Exercise prompt: Can you write out again the stretch from the line containing "In the given" through the line containing "23.7 metres", replacing "photograph" with "image" and changing nothing else?

Records of spatial reasoning questions:
______________________________

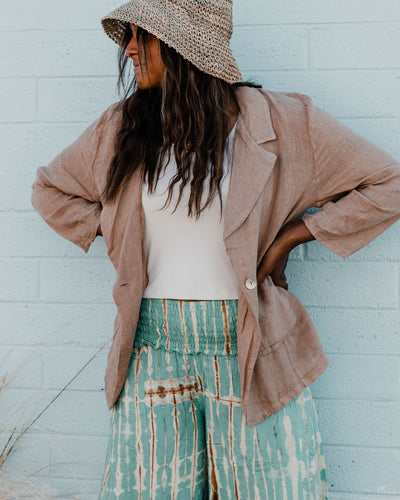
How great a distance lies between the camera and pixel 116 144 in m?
1.72

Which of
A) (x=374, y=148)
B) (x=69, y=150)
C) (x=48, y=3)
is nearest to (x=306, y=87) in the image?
(x=374, y=148)

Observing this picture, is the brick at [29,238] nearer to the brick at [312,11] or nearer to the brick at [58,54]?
the brick at [58,54]

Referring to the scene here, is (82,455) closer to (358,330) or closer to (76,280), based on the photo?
(76,280)

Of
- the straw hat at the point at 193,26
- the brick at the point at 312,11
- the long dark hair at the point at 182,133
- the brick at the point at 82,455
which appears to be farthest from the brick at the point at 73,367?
the brick at the point at 312,11

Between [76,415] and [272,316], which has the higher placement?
[272,316]

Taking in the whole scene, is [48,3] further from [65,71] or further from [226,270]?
[226,270]

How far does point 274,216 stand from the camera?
1672 mm

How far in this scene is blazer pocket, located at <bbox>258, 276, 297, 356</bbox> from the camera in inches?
64.0

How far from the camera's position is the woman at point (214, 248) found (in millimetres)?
1575

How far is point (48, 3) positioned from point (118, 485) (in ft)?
5.04

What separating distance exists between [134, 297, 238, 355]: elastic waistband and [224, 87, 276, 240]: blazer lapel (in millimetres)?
188

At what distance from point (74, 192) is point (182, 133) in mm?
418

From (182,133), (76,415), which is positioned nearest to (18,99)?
(182,133)

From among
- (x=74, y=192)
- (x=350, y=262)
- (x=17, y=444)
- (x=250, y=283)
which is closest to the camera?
(x=250, y=283)
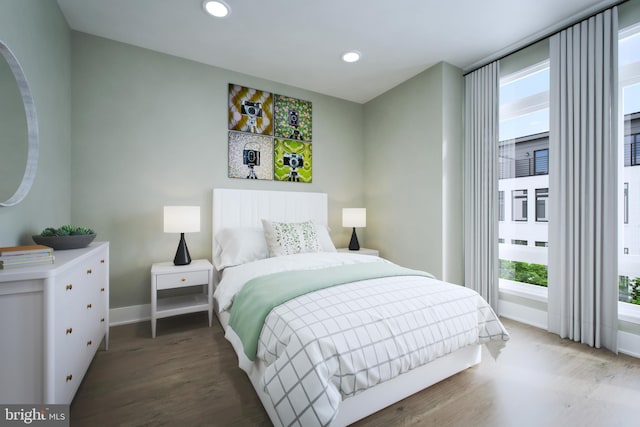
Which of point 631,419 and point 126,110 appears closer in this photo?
point 631,419

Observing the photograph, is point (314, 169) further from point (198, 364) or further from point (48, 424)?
point (48, 424)

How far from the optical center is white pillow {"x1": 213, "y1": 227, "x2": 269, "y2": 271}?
2.60 meters

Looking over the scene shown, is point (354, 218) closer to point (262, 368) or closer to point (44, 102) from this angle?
point (262, 368)

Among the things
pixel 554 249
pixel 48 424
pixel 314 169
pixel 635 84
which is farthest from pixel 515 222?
pixel 48 424

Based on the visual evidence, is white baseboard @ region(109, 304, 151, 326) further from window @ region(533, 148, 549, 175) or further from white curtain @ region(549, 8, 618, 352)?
window @ region(533, 148, 549, 175)

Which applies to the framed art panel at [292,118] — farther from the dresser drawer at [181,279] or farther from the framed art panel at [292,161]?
the dresser drawer at [181,279]

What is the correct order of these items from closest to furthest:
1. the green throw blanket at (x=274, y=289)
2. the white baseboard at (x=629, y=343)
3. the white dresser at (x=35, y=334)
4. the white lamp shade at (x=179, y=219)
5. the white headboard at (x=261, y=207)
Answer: the white dresser at (x=35, y=334) → the green throw blanket at (x=274, y=289) → the white baseboard at (x=629, y=343) → the white lamp shade at (x=179, y=219) → the white headboard at (x=261, y=207)

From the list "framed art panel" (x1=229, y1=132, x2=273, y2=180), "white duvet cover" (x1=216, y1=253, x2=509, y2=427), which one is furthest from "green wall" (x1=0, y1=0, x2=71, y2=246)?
"white duvet cover" (x1=216, y1=253, x2=509, y2=427)

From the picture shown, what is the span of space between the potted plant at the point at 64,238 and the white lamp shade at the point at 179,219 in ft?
2.26

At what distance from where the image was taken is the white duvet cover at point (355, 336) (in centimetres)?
112

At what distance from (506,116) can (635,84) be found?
89cm

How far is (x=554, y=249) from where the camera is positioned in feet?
7.91

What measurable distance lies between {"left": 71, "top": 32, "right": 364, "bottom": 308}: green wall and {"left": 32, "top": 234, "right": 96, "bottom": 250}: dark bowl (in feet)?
3.27

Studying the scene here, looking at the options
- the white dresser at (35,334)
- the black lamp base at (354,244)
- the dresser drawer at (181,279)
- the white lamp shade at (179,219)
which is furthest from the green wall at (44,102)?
the black lamp base at (354,244)
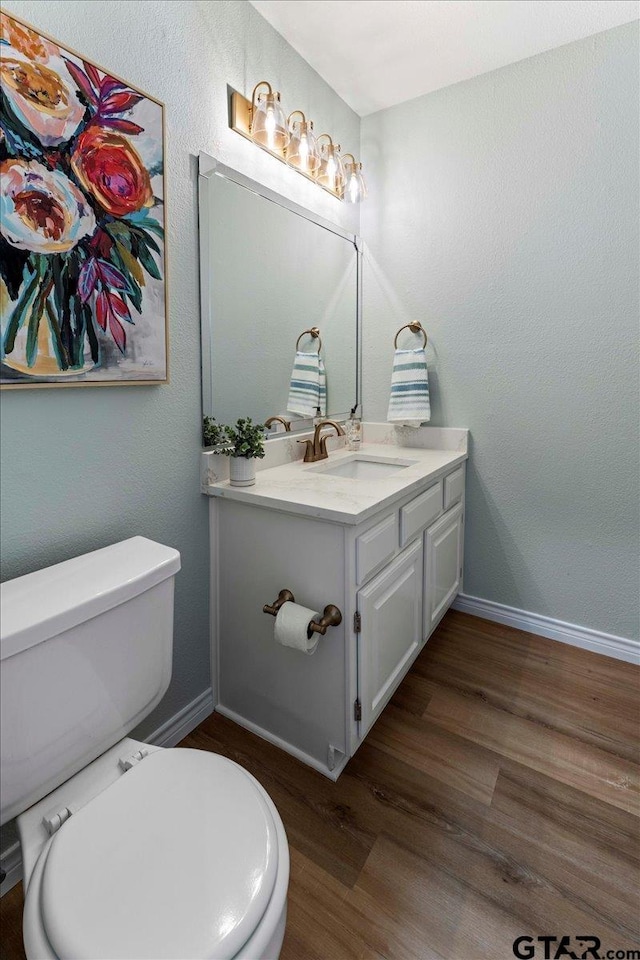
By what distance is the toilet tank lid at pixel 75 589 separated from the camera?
0.85 metres

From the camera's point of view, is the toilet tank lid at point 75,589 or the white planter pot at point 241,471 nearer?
the toilet tank lid at point 75,589

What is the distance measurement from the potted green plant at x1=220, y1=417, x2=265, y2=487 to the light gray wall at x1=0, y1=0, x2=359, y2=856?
0.37ft

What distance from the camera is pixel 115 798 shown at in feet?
2.93

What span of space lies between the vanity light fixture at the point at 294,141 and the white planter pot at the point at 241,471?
1060mm

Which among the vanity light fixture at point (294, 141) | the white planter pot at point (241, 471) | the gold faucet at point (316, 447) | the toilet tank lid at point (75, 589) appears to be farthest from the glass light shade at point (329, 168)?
the toilet tank lid at point (75, 589)

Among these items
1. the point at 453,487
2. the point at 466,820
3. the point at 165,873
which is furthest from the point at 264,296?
the point at 466,820

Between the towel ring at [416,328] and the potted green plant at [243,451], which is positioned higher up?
the towel ring at [416,328]

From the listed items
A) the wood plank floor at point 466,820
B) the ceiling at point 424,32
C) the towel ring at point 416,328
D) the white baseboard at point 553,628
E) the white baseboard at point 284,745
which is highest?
the ceiling at point 424,32

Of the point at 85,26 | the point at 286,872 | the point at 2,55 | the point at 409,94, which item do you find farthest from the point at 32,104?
the point at 409,94

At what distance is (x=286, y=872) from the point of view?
0.80 meters

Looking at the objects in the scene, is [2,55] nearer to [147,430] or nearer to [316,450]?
[147,430]

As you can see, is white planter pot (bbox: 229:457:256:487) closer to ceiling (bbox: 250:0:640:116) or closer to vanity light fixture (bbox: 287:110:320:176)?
vanity light fixture (bbox: 287:110:320:176)

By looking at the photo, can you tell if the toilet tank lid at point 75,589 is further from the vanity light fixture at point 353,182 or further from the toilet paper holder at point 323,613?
the vanity light fixture at point 353,182

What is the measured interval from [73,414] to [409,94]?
207 centimetres
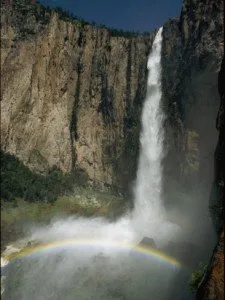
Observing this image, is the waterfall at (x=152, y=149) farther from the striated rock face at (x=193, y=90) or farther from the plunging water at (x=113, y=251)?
the striated rock face at (x=193, y=90)

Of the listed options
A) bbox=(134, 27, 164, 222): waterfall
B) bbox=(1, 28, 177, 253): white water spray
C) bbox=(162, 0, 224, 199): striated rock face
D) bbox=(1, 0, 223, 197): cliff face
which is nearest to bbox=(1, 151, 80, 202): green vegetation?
bbox=(1, 0, 223, 197): cliff face

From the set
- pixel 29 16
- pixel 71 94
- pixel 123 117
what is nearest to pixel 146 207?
pixel 123 117

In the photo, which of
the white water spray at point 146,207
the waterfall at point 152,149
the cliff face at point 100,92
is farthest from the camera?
the waterfall at point 152,149

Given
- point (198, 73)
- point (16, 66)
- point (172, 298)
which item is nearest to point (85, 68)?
point (16, 66)

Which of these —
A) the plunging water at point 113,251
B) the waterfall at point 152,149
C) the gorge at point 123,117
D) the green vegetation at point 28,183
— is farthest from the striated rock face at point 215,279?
the waterfall at point 152,149

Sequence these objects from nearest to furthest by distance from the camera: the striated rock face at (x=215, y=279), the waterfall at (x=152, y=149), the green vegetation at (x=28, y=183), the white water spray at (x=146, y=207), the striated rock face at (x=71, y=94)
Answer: the striated rock face at (x=215, y=279) < the green vegetation at (x=28, y=183) < the white water spray at (x=146, y=207) < the striated rock face at (x=71, y=94) < the waterfall at (x=152, y=149)

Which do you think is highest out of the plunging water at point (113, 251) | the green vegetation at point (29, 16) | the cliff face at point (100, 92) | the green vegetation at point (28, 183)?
the green vegetation at point (29, 16)
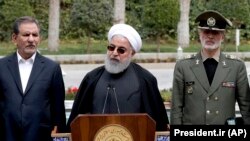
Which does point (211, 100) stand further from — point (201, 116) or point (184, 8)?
point (184, 8)

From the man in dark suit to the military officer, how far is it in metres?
0.86

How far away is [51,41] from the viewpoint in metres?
23.2

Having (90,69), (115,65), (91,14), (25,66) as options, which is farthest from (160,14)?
(115,65)

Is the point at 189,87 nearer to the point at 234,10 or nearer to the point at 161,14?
the point at 161,14

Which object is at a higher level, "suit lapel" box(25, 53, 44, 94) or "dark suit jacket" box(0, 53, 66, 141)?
"suit lapel" box(25, 53, 44, 94)

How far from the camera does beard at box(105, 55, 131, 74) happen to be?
436cm

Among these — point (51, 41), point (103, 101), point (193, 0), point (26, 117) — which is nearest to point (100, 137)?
point (103, 101)

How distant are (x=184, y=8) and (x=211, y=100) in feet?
62.0

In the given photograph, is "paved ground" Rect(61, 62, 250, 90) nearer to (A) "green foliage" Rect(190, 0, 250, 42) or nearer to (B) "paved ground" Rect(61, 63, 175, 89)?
(B) "paved ground" Rect(61, 63, 175, 89)

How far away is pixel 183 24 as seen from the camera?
23.7 metres

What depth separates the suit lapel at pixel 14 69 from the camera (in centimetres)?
473

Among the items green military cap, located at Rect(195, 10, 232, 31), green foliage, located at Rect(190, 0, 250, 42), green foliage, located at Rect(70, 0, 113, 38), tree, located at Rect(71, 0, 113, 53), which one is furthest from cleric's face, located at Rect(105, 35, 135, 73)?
green foliage, located at Rect(190, 0, 250, 42)

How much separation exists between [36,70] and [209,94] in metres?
1.24

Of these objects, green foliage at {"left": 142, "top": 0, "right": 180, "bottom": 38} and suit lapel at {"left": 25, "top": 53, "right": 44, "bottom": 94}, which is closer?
suit lapel at {"left": 25, "top": 53, "right": 44, "bottom": 94}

______________________________

Task solution:
In the given image, is "paved ground" Rect(61, 62, 250, 90) nearer to (A) "green foliage" Rect(190, 0, 250, 42) or nearer to (B) "paved ground" Rect(61, 63, 175, 89)?
(B) "paved ground" Rect(61, 63, 175, 89)

How far away is pixel 183 24 as seen from the camera?
23.7 metres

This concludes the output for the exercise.